Apple shares slipped 4% on Tuesday, after Barclays downgraded the stock to underweight and slightly trimmed its price target from $161 to $160.
Barclays analyst Tim Long wrote in a note to clients Tuesday that the iPhone 15’s current “lackluster” sales, specifically in China, presaged similarly weak iPhone 16 sales — weakness that Long expects will hold true for Apple’s hardware sales broadly.
“We are still picking up weakness on iPhone volumes and mix, as well as a lack of bounce-back in Macs, iPads and wearables,” Long wrote. Analysts and investors had noted specific weakness in China iPhone sales as far back as October.
Bloomberg has previously reported that the Chinese government has issued informal guidance forbidding state employees from using iPhones.
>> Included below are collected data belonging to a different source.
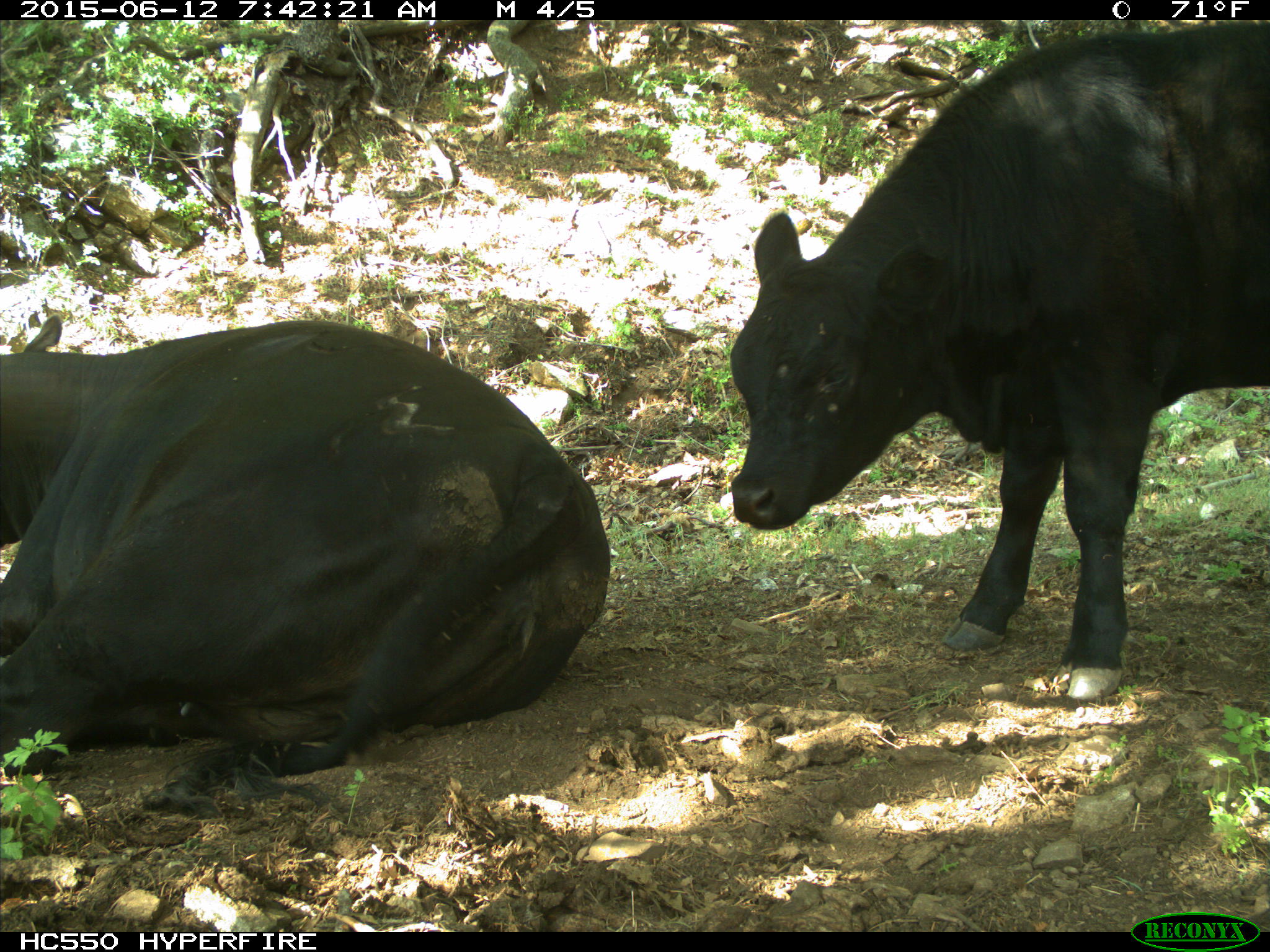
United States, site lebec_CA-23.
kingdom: Animalia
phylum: Chordata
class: Mammalia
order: Artiodactyla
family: Bovidae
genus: Bos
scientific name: Bos taurus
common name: domestic cow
The Chinese government has denied issuing such guidance.
Long expects that Apple’s lucrative services business will also see decelerated growth, in part due to regulatory scrutiny. Gross margin in Apple’s services businesses is roughly double the margin Apple makes on all its hardware products, and Apple CEO Tim Cook highlighted “better-than-expected” growth in that unit on an earlier investor call.
But Barclays doesn’t necessarily believe that growth is reliable in the long term.
“In 2024, we should get an initial determination on the Google TAC, and some app store investigations could intensify,” Long wrote, referring to the payments Google makes to Apple to retain its default search status.
Google CEO Sundar Pichai previously confirmed that the company pays 36% of its Safari search revenue to Apple. Regulators have been scrutinizing both Apple and Google and the default search status.